Settling sensationalist sex cases, after Case Western Reserve University announced it had settled a lawsuit with a professor who alleged retaliation for reporting alleged sexual harassment of students and staff by former dean Lawrence Mitchell. Raymond Ku, a former associate dean, alleged that Mitchell potentially had sexually harassed law school faculty and staff. Mitchell resigned from the university in March.

The details of the resolution are confidential, per the statement. However, Ku is now director of the law school’s newly created Center for Cyberspace Law & Policy. The center had previously been an office, created in 2008, as a joint entity of other law school centers.

 

Unique ways to study for the bar exam, with the release of Study Songs, an app that helps students memorize bar exam material by turning the content into songs.

Study Songs offers 70 original songs that cover a variety of topics from the Multi-State Bar Exam, from contracts to torts. The songs were all written by lawyers who have graduated from Ivy League schools, and co-produced with a singer from “Glee.” Each song comes with an interactive readout of the lyrics, which include definitions that the student can click for more information as they’re studying.

According to the company, the idea is based on the philosophy that we easily recall information that’s set to music, such as song lyrics and grade-school lessons. The creators applied a similar principle when creating the app, which is marketed as both a contrast and a supplement to conventional study methods.

 

It was a BAD week for:

Legal education, after President Barack Obama tried to steer students away from a career in law. The president hosted a video chat interview from the White House in which Tumblr users posted questions for him to answer.
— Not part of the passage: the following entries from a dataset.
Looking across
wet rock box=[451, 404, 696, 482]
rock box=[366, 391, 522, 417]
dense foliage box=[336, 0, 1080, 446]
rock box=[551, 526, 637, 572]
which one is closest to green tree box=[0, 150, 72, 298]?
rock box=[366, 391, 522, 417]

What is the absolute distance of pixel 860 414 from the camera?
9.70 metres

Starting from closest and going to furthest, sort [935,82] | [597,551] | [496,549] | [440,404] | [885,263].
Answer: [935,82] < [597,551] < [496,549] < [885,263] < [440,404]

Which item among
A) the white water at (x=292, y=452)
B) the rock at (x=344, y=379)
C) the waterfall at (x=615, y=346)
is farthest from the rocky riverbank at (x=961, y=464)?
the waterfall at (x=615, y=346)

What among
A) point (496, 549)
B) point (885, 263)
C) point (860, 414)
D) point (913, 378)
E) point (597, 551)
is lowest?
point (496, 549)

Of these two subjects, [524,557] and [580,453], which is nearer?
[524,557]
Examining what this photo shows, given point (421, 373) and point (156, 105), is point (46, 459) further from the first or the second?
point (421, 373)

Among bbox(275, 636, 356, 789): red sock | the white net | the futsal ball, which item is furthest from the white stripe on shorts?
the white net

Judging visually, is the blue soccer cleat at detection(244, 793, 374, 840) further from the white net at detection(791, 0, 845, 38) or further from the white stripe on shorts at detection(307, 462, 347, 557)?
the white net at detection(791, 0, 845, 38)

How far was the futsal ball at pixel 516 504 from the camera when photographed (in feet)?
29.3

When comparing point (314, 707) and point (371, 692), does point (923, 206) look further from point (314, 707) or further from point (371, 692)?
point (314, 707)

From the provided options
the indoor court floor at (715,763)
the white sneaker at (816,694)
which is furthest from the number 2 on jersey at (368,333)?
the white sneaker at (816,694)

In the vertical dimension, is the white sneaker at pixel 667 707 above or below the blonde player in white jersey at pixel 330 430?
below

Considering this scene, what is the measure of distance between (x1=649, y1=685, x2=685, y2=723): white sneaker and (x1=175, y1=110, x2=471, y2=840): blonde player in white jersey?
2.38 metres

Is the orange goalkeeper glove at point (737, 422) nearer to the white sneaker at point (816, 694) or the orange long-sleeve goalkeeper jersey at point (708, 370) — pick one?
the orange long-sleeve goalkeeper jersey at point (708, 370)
On the topic of future prospects for humanities majors, Obama admitted that a changing economy made the opportunities bleak.

"We have enough lawyers, although it's a fine profession," Obama said. "I can say that because I'm a lawyer."

Obama instead encouraged students to study STEM fields to better prepare them for higher-paying jobs after graduation. The president went on to acknowledge that students will most likely do best in a field that they’re passionate about, but added that there will be times when they have to take a job just to pay the bills.